The Michigan House Committee on Family and Children Services will soon consider a family law bill which will amend the Child Custody Act of 1970 to protect the loving bonds children of divorce share with both parents. Sadly, today Michigan family courts often allow these bonds to be needlessly damaged or destroyed.
HB 5267 is primarily sponsored by Rep. Leslie Mortimer (R-Horton), who has been joined by 10 other legislators. When parents cannot agree on custody arrangements, the bill instructs courts to order joint custody unless there is clear and convincing evidence that one of the parents is unfit, unwilling, or unable to care for his or her child. A mediator will then help the parents draft a shared parenting plan based on each parent having substantially equal time with their children. The principle behind the bill is difficult to dispute—as long as both parents are fit and there are no extenuating circumstances, they should both share in parenting their children.
While the Michigan State Bar’s Family Law Section, the Michigan National Organization for Women, Domestic Violence Escape, Inc., and others have come out against the bill, joint custody is endorsed by a growing consensus of mental health and family law professionals, and research establishes that joint custody is what’s best for kids.
According to psychologist Robert Bauserman’s meta-analysis of 33 studies of children of divorce, which was published in the American Psychological Association’s Journal of Family Psychology, children in shared custody settings had fewer behavior and emotional problems, higher self-esteem, better family relations, and better school performance than children in sole custody arrangements.
A Harvard University study of 517 families conducted across a four-and-a-half year period measured depression, deviance, school effort, and school grades in children ranging in age from 10 to 18. The researchers found that the children in joint custody settings fared better on these indices than those in sole custody.
NOW claims that HB 5267 "places the interests of parents over the child’s interests." Yet when researchers have examined children of divorce, and studied and queried adult children of divorce, they’ve found that most prefer joint custody and shared parenting.

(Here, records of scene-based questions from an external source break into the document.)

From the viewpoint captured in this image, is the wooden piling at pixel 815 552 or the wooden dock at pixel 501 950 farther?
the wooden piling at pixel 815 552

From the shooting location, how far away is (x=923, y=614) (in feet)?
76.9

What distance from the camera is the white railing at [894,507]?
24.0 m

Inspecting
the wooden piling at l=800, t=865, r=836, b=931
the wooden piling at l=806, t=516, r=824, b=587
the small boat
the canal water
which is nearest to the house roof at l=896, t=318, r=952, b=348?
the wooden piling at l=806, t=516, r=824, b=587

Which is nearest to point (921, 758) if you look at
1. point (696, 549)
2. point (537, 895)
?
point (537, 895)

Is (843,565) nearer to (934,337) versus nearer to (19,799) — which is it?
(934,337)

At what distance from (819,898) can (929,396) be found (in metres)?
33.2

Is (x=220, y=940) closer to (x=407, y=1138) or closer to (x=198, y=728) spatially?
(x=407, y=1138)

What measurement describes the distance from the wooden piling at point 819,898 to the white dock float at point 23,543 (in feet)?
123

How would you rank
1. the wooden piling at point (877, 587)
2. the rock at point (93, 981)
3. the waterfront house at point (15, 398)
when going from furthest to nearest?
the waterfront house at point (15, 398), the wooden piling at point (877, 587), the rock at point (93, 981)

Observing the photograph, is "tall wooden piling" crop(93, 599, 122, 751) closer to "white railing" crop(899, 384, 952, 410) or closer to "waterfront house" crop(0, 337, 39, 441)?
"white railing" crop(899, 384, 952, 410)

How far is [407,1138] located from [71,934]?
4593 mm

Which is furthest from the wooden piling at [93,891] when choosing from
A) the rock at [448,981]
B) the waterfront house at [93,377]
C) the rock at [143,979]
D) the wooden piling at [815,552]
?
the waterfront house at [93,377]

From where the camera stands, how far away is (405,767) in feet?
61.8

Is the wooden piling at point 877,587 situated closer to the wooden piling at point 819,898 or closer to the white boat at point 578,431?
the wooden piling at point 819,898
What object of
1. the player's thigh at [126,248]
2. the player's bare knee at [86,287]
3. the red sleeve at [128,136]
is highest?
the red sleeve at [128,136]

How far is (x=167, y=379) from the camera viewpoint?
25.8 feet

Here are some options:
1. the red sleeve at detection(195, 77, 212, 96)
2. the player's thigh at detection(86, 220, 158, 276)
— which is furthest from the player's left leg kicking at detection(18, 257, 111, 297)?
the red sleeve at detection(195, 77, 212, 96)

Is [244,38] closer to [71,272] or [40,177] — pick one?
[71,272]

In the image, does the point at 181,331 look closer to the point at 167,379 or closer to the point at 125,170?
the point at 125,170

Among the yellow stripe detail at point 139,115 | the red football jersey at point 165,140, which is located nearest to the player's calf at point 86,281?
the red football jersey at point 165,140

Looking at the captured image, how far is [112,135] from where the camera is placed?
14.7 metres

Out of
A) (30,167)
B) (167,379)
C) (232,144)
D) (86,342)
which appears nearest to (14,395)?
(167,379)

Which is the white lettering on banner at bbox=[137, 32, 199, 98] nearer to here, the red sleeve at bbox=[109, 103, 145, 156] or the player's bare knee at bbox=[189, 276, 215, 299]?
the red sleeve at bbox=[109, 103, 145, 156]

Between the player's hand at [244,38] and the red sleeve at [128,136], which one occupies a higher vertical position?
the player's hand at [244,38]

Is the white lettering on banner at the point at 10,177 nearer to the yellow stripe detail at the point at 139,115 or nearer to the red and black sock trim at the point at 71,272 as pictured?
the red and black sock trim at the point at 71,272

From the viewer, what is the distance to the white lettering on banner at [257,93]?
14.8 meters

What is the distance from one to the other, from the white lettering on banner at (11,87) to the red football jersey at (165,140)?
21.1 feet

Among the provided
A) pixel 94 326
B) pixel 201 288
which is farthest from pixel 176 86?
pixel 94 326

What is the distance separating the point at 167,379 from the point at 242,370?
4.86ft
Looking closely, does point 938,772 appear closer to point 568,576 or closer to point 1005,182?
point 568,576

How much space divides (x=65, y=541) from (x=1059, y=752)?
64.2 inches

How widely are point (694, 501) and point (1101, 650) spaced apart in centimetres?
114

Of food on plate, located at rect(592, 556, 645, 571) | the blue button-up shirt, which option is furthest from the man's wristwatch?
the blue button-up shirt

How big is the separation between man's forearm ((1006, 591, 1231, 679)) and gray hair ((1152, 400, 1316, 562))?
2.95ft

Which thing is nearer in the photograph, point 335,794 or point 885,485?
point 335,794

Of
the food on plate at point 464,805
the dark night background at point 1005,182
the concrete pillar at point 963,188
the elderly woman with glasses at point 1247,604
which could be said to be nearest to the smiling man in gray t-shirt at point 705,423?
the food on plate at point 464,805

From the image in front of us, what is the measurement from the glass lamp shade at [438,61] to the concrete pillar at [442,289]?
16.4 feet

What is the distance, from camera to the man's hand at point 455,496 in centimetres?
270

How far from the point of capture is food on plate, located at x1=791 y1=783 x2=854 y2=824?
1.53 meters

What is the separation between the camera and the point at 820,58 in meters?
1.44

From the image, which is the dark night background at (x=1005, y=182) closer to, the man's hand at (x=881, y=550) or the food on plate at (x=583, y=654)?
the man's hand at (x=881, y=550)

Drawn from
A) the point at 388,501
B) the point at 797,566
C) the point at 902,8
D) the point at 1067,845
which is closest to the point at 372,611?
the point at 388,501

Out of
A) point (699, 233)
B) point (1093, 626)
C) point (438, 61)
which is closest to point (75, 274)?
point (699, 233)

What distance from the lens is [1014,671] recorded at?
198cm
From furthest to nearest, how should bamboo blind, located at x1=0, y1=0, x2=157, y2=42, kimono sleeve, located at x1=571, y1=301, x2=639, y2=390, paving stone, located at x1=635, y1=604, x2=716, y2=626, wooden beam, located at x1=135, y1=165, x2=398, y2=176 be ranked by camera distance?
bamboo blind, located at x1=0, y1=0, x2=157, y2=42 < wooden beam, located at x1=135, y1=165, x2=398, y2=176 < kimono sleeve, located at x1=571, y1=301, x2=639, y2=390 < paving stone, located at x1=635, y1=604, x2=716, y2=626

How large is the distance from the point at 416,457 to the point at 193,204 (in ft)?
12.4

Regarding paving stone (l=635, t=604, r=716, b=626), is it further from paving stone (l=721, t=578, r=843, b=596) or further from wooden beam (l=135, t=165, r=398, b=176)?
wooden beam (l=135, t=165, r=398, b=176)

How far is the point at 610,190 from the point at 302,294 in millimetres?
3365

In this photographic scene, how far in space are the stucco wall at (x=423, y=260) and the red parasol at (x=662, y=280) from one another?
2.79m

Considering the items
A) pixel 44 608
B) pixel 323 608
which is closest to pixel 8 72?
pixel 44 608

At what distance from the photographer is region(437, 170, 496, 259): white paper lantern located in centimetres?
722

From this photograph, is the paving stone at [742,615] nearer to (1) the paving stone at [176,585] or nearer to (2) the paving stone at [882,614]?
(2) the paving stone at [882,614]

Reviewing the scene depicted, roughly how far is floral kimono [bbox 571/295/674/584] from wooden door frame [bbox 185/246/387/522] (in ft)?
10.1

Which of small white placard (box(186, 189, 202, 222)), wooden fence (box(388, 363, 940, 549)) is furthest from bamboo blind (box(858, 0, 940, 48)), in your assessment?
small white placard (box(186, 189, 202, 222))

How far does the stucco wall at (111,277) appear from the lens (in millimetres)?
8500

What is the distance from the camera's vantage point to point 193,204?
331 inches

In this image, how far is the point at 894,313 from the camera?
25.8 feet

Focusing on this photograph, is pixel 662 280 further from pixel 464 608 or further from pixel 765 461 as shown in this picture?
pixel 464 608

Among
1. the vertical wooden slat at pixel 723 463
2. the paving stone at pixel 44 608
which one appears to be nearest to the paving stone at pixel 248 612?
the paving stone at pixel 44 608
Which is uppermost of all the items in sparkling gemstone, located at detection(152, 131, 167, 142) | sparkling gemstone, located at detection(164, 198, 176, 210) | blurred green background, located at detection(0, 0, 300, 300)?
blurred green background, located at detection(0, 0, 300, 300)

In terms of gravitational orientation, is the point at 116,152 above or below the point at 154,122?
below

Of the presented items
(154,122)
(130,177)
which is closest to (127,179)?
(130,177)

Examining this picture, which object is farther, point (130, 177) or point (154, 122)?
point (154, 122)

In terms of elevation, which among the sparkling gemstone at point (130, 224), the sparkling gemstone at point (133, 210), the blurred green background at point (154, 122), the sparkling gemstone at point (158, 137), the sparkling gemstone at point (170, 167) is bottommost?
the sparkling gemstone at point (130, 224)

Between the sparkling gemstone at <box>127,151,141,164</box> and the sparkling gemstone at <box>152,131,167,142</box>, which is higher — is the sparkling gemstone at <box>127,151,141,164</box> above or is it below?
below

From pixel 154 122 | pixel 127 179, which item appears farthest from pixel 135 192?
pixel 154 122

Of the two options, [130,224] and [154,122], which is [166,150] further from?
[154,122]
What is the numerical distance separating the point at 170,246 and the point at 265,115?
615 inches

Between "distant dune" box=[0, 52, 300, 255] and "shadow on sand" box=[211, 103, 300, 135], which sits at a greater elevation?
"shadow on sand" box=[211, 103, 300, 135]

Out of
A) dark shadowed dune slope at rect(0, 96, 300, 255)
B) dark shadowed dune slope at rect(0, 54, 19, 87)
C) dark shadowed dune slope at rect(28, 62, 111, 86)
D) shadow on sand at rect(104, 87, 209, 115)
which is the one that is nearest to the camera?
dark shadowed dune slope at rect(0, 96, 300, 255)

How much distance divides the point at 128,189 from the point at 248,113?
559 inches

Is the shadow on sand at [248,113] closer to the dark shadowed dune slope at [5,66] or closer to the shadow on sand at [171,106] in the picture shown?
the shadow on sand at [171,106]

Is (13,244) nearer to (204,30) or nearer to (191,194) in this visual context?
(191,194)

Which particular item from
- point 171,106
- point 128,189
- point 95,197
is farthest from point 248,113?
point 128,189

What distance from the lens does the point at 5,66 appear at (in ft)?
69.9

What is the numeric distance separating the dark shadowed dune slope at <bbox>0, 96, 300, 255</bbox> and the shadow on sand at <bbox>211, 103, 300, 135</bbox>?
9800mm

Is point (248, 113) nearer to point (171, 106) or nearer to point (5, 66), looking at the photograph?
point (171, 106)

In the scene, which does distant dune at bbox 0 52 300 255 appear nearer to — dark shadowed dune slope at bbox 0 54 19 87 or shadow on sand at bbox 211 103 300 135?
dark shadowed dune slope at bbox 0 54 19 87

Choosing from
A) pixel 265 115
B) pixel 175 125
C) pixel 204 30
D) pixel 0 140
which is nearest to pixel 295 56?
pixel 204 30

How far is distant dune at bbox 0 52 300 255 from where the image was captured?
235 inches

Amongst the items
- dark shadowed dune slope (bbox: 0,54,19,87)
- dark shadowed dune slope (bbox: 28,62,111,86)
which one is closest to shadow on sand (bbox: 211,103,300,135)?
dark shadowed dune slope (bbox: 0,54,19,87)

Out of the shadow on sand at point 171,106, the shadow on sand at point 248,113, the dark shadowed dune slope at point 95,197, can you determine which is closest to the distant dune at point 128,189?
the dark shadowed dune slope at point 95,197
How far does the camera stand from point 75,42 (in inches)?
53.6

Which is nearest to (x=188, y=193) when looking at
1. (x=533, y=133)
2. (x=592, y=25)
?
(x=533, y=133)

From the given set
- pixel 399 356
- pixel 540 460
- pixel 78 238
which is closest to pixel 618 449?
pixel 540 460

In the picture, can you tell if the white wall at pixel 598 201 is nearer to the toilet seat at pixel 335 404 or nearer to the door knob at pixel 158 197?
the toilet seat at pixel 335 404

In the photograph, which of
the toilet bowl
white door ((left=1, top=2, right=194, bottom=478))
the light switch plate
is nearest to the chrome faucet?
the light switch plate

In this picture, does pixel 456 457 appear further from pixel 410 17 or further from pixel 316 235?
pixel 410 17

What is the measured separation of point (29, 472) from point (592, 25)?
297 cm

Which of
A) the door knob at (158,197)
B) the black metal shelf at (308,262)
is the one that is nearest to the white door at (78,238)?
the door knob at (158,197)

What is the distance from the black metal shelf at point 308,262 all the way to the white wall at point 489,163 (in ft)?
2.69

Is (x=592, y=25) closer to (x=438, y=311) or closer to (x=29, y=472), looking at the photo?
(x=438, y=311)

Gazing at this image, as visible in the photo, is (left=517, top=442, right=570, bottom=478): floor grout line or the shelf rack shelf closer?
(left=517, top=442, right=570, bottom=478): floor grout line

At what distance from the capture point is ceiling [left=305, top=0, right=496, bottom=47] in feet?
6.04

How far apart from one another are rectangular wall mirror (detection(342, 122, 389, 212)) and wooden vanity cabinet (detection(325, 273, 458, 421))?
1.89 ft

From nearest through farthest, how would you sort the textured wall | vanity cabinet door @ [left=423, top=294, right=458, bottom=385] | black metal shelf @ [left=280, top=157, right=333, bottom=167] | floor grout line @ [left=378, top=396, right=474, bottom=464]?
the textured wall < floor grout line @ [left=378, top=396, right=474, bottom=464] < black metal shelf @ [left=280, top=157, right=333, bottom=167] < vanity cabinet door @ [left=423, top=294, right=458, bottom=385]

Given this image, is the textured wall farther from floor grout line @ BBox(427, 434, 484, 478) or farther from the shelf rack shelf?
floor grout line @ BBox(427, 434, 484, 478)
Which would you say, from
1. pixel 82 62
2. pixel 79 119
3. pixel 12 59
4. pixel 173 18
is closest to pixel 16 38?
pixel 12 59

For example, a study by psychologist Joan Kelly, published in the Family and Conciliation Courts Review, found that children of divorce "express higher levels of satisfaction with joint physical custody than with sole custody arrangements," and cite the "benefit of remaining close to both parents" as an important factor.
When Arizona State University psychology professor William Fabricius conducted a study of college students who had experienced their parents’ divorces while they were children, he found that over two-thirds believed that "living equal amounts of time with each parent is the best arrangement for children." His findings were published in Family Relations in 2003.
Under current law, judges decide custody cases based on the 12 factors delineated in Michigan’s Best Interest of the Child Test. Both the Michigan Bar and Michigan NOW assure us that this system is effective and should not be changed. However, the 12 factors fail to place sufficient emphasis on protecting children’s relationships with both parents. According to the Michigan Family Independence Agency, the most common parenting time schedule in Michigan allows children only 15% physical time with their noncustodial parents.
Moreover, the custody decisions based on the factors are often subjective and arbitrary. Under HB 5267 a court cannot deny requests for joint custody without stating its reasons on the record.
Michigan NOW also asserts that HB 5267 will "further impoverish children of separated or divorced parents" because in Michigan, as in most states, the amount of physical time divorced parents spend with their children and the concomitant expenses are calculated into the child support obligation. These fears are also unwarranted.
Research demonstrates that joint custody leads to higher rates of child support compliance. This isn’t surprising, since parents who are permitted little role in their children’s lives have less motivation to make sacrifices for them. Also, under the current system noncustodial parents are often forced to wage expensive court battles in order to protect their time and relationships with their children. These parents end up supporting lawyers instead of kids.
While Michigan NOW is correct that there are fathers who put their pocketbooks above their children’s best interests, they ignore the obvious converse. If a dad may seek 40 or 50% physical time with his children simply to lower his child support obligation, doesn’t it also hold that a mother may seek 85% physical time in order to increase it?
Both Domestic Violence Escape and NOW claim that the bill will put abused women in harm’s way. According to DOVE, HB 5267 "sends a clear message to battered women and children that the ’rights’ of a batterer take precedence over their safety and wellbeing." Yet under HB 5267 only fit parents are eligible for joint custody—battered mothers should and would receive sole custody.
Unfortunately NOW, DOVE and other misguided women’s advocates seem capable of recognizing only two types of divorces—ones where both spouses agree on a custody arrangement, and divorces involving domestic violence. However, the overwhelming majority of breakups fit neither profile. Instead, decent, fit parents often cannot agree on custody. In such cases, HB 5267 will ensure that children won’t see one of the two people they love the most pushed to the margins of their lives.